Really really considering this.
Fell in love with my 405QM and the BTB series in general, a 7-string would be smashing.

Anyone have any hints on where to order these in Ireland? Or, possibly UK dealers who would ship to Ireland?


----------



## InfinityAndThree

Guitarguitar.
Ibanez BTB7-NT 7 String Bass


----------



## Winspear

^ What a brilliant price!!


----------



## ixlramp

Amazing ... that's only 100 of your earth pounds more than my BTB6.


----------



## roast

InfinityAndThree said:


> Guitarguitar.
> Ibanez BTB7-NT 7 String Bass



Cheers!!

Holy shit.... that's awesome...


----------



## GSingleton

want...now.....please


----------



## LivingTimmy

I need a job... NOW!...


----------



## SnaKeAttaCK

Esp Griffyn said:


> That looks really cool, and $1700 is a corking price, it would be twice that in the UK.
> 
> The neck on it will be absolutely huge though, my brother had a BTB405QM when they first came out (maybe 10 years ago now?) and the neck on that was massive.



Ibanez BTB7-NT 7 String Bass

it looks like its cheaper?


----------



## SnaKeAttaCK

rythmic_pulses said:


> My bass player owns a BTB and he hates it????

- EXERCISE REQUIREMENTS:
Decide whether each statement agrees with the bass forum thread, answering yes or no and quoting the words that settle it: (a) The person who opens the thread already owns a 405QM. (b) ixlramp says the seven-string costs 100 pounds more than a BTB6 they own. (c) Esp Griffyn says the price in the UK would be half of $1700. Rely only on the forum thread to respond.

- SUPPLIED INFORMATION:
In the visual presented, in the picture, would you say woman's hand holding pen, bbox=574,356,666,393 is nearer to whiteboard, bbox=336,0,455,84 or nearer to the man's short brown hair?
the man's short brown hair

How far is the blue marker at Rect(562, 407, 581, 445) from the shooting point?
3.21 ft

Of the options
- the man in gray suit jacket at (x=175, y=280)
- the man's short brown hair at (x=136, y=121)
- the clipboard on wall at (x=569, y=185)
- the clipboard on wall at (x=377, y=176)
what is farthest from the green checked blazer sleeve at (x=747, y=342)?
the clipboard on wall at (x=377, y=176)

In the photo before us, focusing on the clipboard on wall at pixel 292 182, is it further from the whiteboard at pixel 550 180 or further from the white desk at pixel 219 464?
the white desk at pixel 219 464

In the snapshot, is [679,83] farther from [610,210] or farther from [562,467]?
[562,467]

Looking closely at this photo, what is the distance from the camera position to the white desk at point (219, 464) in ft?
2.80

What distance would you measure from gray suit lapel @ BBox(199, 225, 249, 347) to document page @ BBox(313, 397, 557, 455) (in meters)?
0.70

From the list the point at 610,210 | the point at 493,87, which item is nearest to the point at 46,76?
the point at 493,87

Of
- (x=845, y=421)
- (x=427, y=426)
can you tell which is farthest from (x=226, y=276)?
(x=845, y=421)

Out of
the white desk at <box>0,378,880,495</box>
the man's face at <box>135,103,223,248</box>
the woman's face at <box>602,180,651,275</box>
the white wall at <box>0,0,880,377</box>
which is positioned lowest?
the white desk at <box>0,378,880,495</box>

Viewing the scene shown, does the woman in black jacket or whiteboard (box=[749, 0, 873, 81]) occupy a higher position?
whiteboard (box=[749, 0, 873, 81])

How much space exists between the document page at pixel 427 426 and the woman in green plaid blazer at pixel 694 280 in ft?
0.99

- THE ANSWER:
(a) Yes: "Fell in love with my 405QM"
(b) Yes: "that's only 100 of your earth pounds more than my BTB6"
(c) No: "it would be twice that in the UK"